I think because of “career capital” concerns, even if only development has value,, it’s possible that being successful in another position for 3-5 years will make you much more effective and you can circle back. Or maybe you will develop unique insight or connections or access to policy that lets you have influence or support development in some other way. Or maybe your skills will stop WW3. 

Overall, it seems implausible that you can be certain you have to choose development now to maximize impact (unless my knowledge or guess is terrible, please correct me). 

I think the above advice is generic—you may already know this if you made an EA forum post. If I am wrong, please just correct me and I hope someone else does too.

Usually what I say is right or something (?) but this is EA and I just got heavily corrected by Linch on what I thought was a plausible idea.
 

Edit: Eh, I saw you posted several times, read 80k hours, etc. I’m pretty sure my message is just noise. Please review and let me know if you think I am wrong, I am interested in learning from you.

Usually what I say is right or something (?) but this is EA and I just got heavily corrected by Linch on what I thought was a plausible idea.

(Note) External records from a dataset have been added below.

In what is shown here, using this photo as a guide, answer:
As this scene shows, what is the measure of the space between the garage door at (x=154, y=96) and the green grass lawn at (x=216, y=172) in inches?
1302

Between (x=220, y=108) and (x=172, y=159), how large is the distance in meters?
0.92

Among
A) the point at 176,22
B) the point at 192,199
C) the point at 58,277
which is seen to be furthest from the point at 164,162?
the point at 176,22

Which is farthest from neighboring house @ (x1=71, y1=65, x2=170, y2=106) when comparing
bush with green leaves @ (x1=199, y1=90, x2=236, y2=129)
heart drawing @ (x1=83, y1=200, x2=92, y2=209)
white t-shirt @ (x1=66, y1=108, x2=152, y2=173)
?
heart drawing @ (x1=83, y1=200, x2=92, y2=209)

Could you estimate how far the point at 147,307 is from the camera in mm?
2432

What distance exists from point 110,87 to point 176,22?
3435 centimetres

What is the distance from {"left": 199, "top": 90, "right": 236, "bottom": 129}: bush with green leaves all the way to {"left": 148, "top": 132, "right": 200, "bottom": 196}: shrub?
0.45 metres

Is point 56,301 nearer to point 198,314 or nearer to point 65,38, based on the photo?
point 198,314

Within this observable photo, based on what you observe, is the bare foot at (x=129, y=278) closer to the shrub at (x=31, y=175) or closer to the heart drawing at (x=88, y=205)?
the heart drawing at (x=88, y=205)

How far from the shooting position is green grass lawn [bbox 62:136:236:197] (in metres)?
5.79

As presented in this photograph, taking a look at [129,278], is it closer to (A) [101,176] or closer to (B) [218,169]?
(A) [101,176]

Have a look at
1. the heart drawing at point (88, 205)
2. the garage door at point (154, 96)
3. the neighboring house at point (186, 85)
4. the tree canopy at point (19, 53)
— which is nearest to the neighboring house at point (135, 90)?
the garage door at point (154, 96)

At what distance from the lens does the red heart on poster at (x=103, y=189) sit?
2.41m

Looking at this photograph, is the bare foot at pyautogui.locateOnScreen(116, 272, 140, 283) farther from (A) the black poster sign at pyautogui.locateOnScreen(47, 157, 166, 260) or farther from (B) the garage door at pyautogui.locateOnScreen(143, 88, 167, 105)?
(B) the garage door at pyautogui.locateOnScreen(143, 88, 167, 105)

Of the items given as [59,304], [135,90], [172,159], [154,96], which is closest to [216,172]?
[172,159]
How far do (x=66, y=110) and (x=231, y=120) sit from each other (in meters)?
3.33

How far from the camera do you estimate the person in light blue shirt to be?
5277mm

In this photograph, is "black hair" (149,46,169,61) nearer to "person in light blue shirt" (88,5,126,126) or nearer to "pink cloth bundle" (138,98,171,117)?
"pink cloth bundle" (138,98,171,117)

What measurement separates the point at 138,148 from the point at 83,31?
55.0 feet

To be clear, I still think what you said there was plausible. I genuinely meant my correction as limited to that subpoint rather than about your comment overall. 

Thanks for the comment, I'm just talking through things and appreciate the feedback.

In EA speak, I think “career capital” should be your goal. As an early grad, your PhD and skills have low direct value. You should choose either a personally interesting or high status/opportunity position.

I actually disagree with this. Firstly, those are actually pretty good skills. But secondly, I don't think PhD's have low direct value. Obviously most people's PhD's have 0 direct value, but that's because people don't select their areas strategically at all.

There's a two-way matching problem here. I would like to exchange a detailed study done well on an issue for a career. And lots of institutions would like to hire someone who has studied their issues for the information and for the signalling value (only a good hire could understand the issue so well). I've already done this with my first paper that got me the consulting gig.

The thing is, few industries are going out looking for PhD students. The WB does, but the CIA, State Department, political risk consultants, none of them are doing that. So you need to input the effort to solve the two-way matching problem by finding them and credibly signaling your value. That's not something most PhD students do at all. But I live in DC, and I'm good at networking so I can do that.

Additionally, everyone is seeking "career capital". The hunt for "career capital" is super crowded and exhausting. Trying to actually do things is easier.

I actually disagree with this...I don't think PhD's have low direct value. Obviously most people's PhD's have 0 direct value, but that's because people don't select their areas strategically at all.

And lots of institutions would like to hire someone who has studied their issues for the information and for the signalling value (only a good hire could understand the issue so well). I've already done this with my first paper that got me the consulting gig.

 

 I meant to say that new PhDs have low direct value, not that PhDs have low direct value. 

Additionally, everyone is seeking "career capital". The hunt for "career capital" is super crowded and exhausting. Trying to actually do things is easier.

I think I may have used career capital wrong? I guess I just meant ability in "getting good", this usually comes from experience?
 

The other thing to note is that Rethink Priorities and other EA research nonprofits may benefit from someone of your skillsets, though of course you may not like or want to work at those places and also hiring is stochastic and you may not be hired by them.